Step-by-step explanation:

Conditional Probability

We use the conditional probability formula to solve this question. It is

$P(B|A) = \frac{P(A \cap B)}{P(A)}$

In which

P(B|A) is the probability of event B happening, given that A happened.

$P(A \cap B)$ is the probability of both A and B happening.

P(A) is the probability of A happening.

a) What is the probability that an NPN transistor will be selected?

1/3 probability that the first cabinet is chosen. This cabinet has two transistors, both of which are NPN, so 100% probability of selecting a NPN transistor.

1/3 probability that the second cabinet is chosen. This cabinet has two transistors, both of which are PNP, so 0% probability of selecting a NPN transistor.

1/3 probability that the second cabinet is chosen. This cabinet has two transistors, one of which is NPN, so 50% probability of selecting a NPN transistor.

[Dataset records]
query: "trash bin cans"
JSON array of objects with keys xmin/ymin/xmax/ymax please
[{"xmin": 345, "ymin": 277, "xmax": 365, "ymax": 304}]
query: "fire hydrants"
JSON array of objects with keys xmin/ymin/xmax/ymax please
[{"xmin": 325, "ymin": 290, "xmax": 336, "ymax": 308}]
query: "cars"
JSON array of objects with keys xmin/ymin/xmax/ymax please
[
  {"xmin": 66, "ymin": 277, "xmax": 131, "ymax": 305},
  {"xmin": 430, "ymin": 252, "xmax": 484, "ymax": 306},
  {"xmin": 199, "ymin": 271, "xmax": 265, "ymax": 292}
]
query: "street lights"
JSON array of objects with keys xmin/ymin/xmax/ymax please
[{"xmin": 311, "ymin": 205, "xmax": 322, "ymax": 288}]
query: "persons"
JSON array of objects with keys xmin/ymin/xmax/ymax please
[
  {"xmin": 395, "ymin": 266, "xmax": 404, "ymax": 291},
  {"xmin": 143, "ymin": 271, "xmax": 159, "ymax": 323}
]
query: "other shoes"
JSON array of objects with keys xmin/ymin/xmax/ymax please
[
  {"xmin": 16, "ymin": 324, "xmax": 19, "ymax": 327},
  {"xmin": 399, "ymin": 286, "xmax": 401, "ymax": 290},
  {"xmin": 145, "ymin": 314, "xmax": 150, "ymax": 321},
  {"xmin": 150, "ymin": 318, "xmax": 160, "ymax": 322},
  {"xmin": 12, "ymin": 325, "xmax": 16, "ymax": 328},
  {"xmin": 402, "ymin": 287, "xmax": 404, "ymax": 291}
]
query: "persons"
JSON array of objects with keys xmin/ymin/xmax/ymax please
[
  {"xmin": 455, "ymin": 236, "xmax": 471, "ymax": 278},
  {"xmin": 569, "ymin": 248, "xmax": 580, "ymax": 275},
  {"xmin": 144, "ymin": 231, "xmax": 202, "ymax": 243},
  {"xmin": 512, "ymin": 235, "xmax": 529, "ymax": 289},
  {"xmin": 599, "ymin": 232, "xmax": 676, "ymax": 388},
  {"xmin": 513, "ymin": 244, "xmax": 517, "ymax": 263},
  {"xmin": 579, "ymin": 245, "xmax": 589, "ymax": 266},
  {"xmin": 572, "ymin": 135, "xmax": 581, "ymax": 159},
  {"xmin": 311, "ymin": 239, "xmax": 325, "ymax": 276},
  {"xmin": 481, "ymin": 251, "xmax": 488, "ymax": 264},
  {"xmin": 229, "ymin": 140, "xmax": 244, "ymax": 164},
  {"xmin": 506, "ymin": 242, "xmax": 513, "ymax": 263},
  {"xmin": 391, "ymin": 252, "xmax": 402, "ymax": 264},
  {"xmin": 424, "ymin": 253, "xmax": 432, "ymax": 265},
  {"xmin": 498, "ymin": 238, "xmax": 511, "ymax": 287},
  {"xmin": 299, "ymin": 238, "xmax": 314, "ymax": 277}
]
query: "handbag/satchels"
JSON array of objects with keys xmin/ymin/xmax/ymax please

Set tasks:
- A) In the conditional probability explanation, what is the probability of selecting an NPN transistor when the first cabinet is chosen?
- B) Revise the conditional probability explanation from "P(B|A) is the" to "will be selected?", changing "happening" to "occurring" throughout.

Written answers:
- A) 100%, since both transistors in that cabinet are NPN.

- B)
P(B|A) is the probability of event B occurring, given that A happened.

$P(A \cap B)$ is the probability of both A and B occurring.

P(A) is the probability of A occurring.

a) What is the probability that an NPN transistor will be selected?